A minus zero, minus zero, we're going in a way.

In a sine minus one,

a negative one, we are moving as a negative one.

They are more simple expressions and turns of the Derley

We'll get the graphics.

Cosine shown me just how to extend symmetrically.

Again we get multiplication.

A significant difference; here are just short of the previous two had widely.

We are doing this is by far the multiplication.

Integral because again be made to partial integrals x times cosine

that's when the next second partial derivative of integrals x

I could just step back and to remain integral to his sinuses.

Here we find the coefficients here,

If you notice, there's the short term and the short term in the denominator are both square.

This is natural because it was going to just see the previous kbps.

k checkered was going well with the flow.

So in terms of details, but do not show them.

When we made the antisymmetric only a short extension again.

sinus x this time around.

Only a series of sinuses.

Only it consisted of a previous cosine.

Still Hosaka from making some account of these details, you can do calculations.

It also would be good but more important is to be able to internalize and follow the flow.

This series is obtained after to see the numbers.

I still complex denominator in the exponential representation

There are a number of two short periods because reset here

Because it is a function of the period between turns.

Therefore, a split pin in the denominator

also comes the top two we divided into two terms.

This again made an integral part of integrals.

Those who want a fast Fourier transform coefficient to income eligible.

They can be made.

We see the convergence of the results obtained as follows: here

simply cosine and sine series, we look at the overall convergence.

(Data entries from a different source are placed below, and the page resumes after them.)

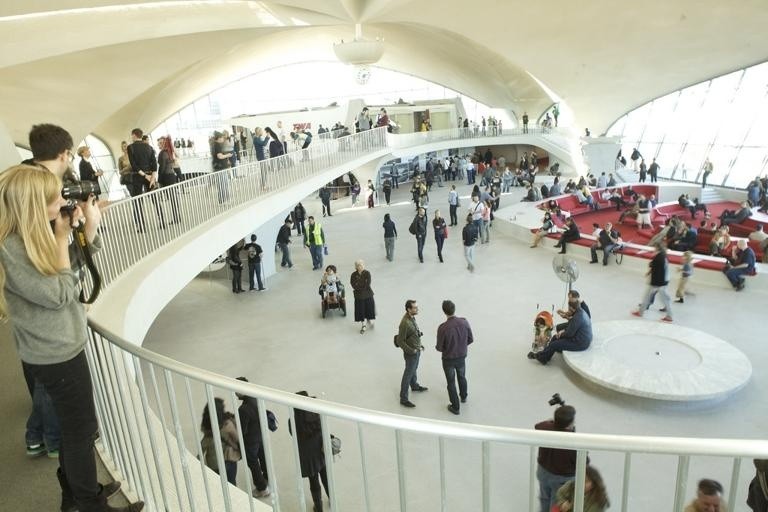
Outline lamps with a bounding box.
[332,24,386,66]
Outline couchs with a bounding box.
[538,186,659,217]
[652,204,700,226]
[688,228,765,261]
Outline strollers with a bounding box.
[529,301,560,357]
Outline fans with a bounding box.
[551,253,579,316]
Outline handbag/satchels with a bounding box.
[393,334,401,348]
[320,436,344,457]
[266,409,280,432]
[443,225,450,239]
[547,225,557,234]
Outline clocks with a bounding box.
[356,67,372,85]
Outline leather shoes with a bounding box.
[412,385,429,392]
[399,399,416,408]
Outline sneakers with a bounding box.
[252,487,270,498]
[46,432,101,459]
[103,501,145,512]
[25,443,47,456]
[60,480,122,512]
[448,404,460,415]
[461,398,466,403]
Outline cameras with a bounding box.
[417,330,424,338]
[63,179,101,203]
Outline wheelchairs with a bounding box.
[318,280,346,318]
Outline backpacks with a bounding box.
[197,433,227,475]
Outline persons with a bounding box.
[458,107,559,138]
[197,377,330,510]
[528,145,767,323]
[436,301,473,414]
[276,202,327,270]
[319,265,346,305]
[228,234,265,293]
[23,168,76,399]
[21,124,99,460]
[686,479,727,511]
[535,405,609,511]
[397,300,428,408]
[420,118,432,142]
[290,107,392,161]
[76,128,192,234]
[209,121,290,204]
[319,185,332,216]
[585,129,590,136]
[0,164,144,512]
[527,289,592,365]
[342,148,531,271]
[351,260,376,333]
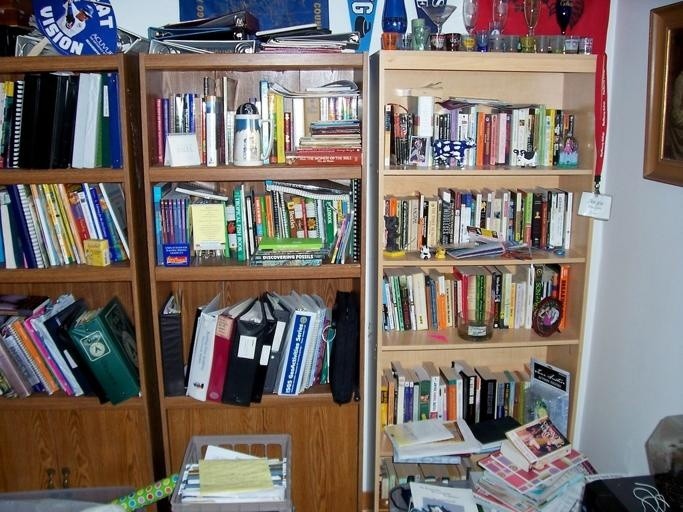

Do not be boring because he will come to roughly the same thing on the öbürkü.

There were only two terms.

See approached the end, this function will converge.

y equals x and zero after that.

See struggling to converge less.

Wherein n is four, i.e. four polynomial series.

Down it converged up a little better,

When we received eight terms thoroughly converging.

Upon receipt of these sixteen and thirty-two term top

The show also made the top in terms of convergence.

One black, one red as you can see how both together

close to both function quite nicely yakınsatıy.

Hundreds term is done on computer

if you take it too close and not spend too much time even more beautiful.

Here, too, it seems coefficients.

Blue aka coefficients, we have seen before.

They went by quickly flashing for short frame,

after a while you do not see the blue coefficient.

see, while this red coefficients.

They are quite slow flashing k'yl Go to the denominator.

There is also a box of these functions and the coefficients

We see here also that the function was composition.

Box function that carries an importance in this regard.

Here it seems the convergence of three different views.

Fourier series in the x column

general sinus, which kosinüsl terms.

The second column is just cosine,

The third column in the convergence of only sine.

Almost all of them in the same way as you can see the number of terms taken quite a few

approaching, converging, there's little difference.

There were four terms.

But the four were taken, but there also are four four cosine sine series in general.

There's only four cosine, sine there's only four.

There are minor details.

This is a zero, that zero here and the antisymmetric

scratch, passing very close to zero, is not exactly zero.

But the derivative is zero here and so many ten

When you get up in a beautiful way down to six and thirty-two in closer.

A similar approach in the sine.

So as you can see initially a little roughly in the area between Reset

though still a reminder of the approach there is a series of behavior.

By increasing the number of terms in a pretty good approximation.

Whether you want to find even better if you get two hundred and fifty-six it would not be a challenge.

Easily obtain much better convergence.

Now I want to pause here.

So far, a number of functions with artificial calculations

We tried to see it.

After vibration of a machine part,

As the vibrations of a sound recording of a molecule

We'll see functions and Fourier series.